Son mandat au conseil d’administration prenant fin en octobre, nous avons souhaité nous entretenir avec lui pour revenir sur son parcours au sein du SCAD.
Comment êtes-vous entré au conseil d’administration du SCAD?
On m’a sollicité à peu près au moment où j’ai reçu l’Ordre du Canada, en 2017. Je ne m’y attendais pas, mais comme le droit des assurances, spécifiquement la protection qu’il étend aux consommateurs, m’a toujours intéressé, c’est avec plaisir que j’ai accepté l’invitation.
Qu’est-ce qui vous a le plus marqué pendant votre mandat?
Les gens. J’ai appris de chaque membre du conseil avec lequel j’ai eu la chance de travailler. Chacun avait une façon unique de voir les choses du fait de sa provenance régionale et de son expérience propre. J’ai apprécié également la contribution des représentants issus de l’industrie. Leur compréhension des défis qui se posent aux compagnies d’assurance a apporté un équilibre à nos discussions.
J’ai trouvé enrichissant de faire partie des comités, comme aussi d’assumer les fonctions de vice-président et de président.
Y a-t-il eu des moments forts sous votre présidence?
Chaque président a son style de direction. Mon approche consistait à veiller à ce que tout le monde puisse s’exprimer librement pour arriver finalement à un consensus. Cela me vient des Aînés et des pratiques de ma communauté, où les décisions sont prises collectivement. Je pense que la mise à profit de différentes sphères d’expertise renforce le processus décisionnel.
L’un des moments forts pour moi a été la reconnaissance territoriale par le SCAD. La Commission de vérité et réconciliation a appelé le monde professionnel à reconnaître les peuples autochtones, et je suis heureux que le SCAD l’ait fait. Notre texte s’inspire de celui utilisé à Toronto, où se situe le siège social du SCAD.
Quels changements avez-vous constatés au cours de votre mandat?
Le conseil a évolué, s’enrichissant de nouvelles voix, de nouvelles expertises, de nouvelles optiques. Aussi, nous avons collaboré avec l’Institut des administrateurs de sociétés afin d’améliorer nos pratiques de gouvernance. Il est important que les membres du conseil d’administration et de la direction continuent d’apprendre et de progresser; c’est ce qui fait la force du conseil.

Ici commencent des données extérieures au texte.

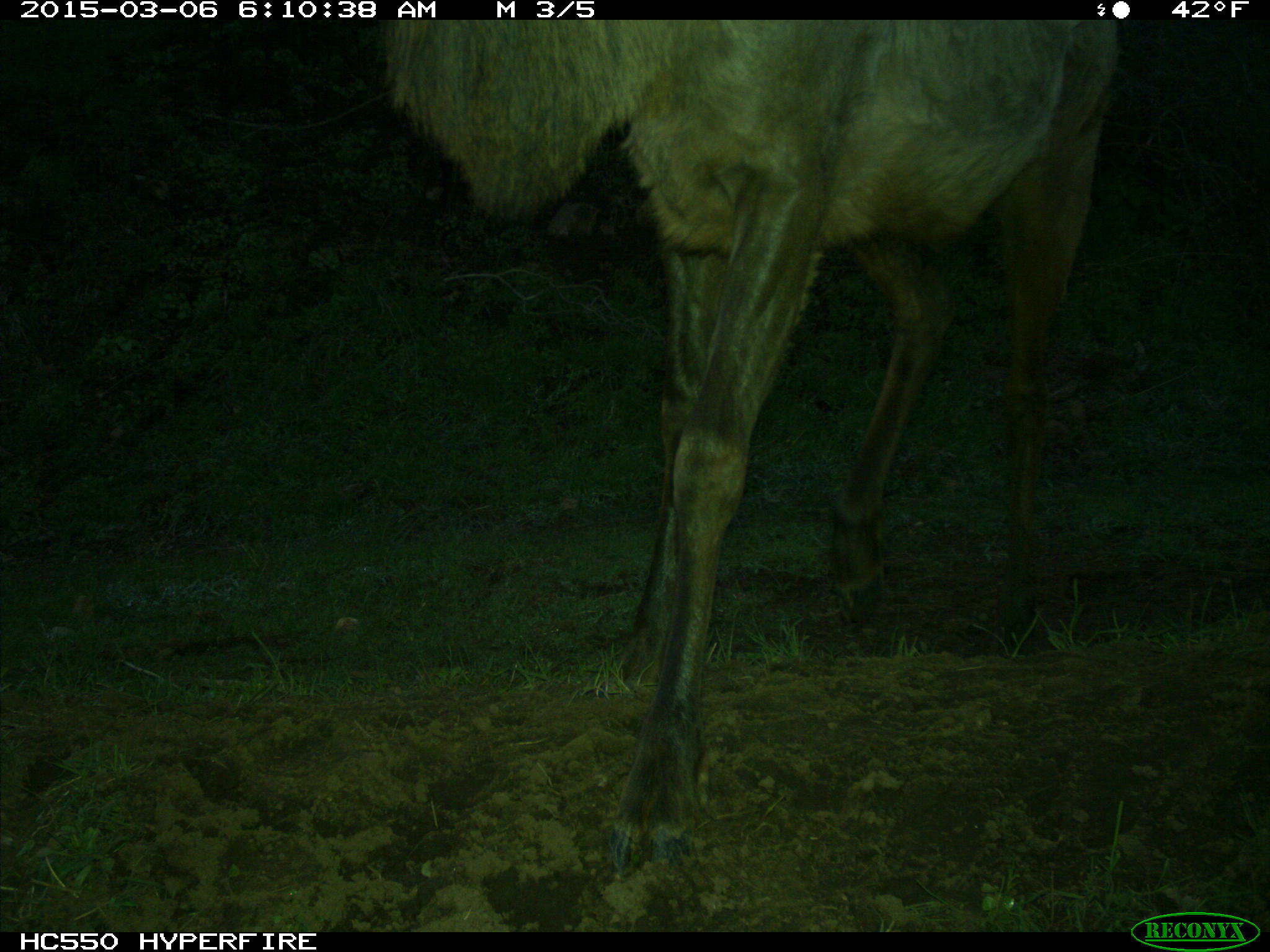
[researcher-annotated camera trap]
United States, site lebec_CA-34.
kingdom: Animalia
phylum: Chordata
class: Mammalia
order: Artiodactyla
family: Cervidae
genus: Cervus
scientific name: Cervus canadensis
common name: elk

D’autres réflexions pour conclure?
Je quitte le conseil d’administration en tirant un bilan positif. J’ai appris des autres, et je leur ai aussi apporté quelque chose. Je reste frappé surtout par l’esprit d’équipe qui règne au SCAD. Dans les sports, c’est grâce au travail d’équipe qu’on gagne les championnats. Et au SCAD, c’est ce qui rend notre organisation plus forte et plus efficace.
Nous remercions bien vivement l’honorable Graydon Nicholas pour sa précieuse contribution au SCAD. Son leadership et sa sagesse ont laissé une empreinte durable. Son mandat s’achève en octobre 2025, et nous lui adressons nos meilleurs vœux.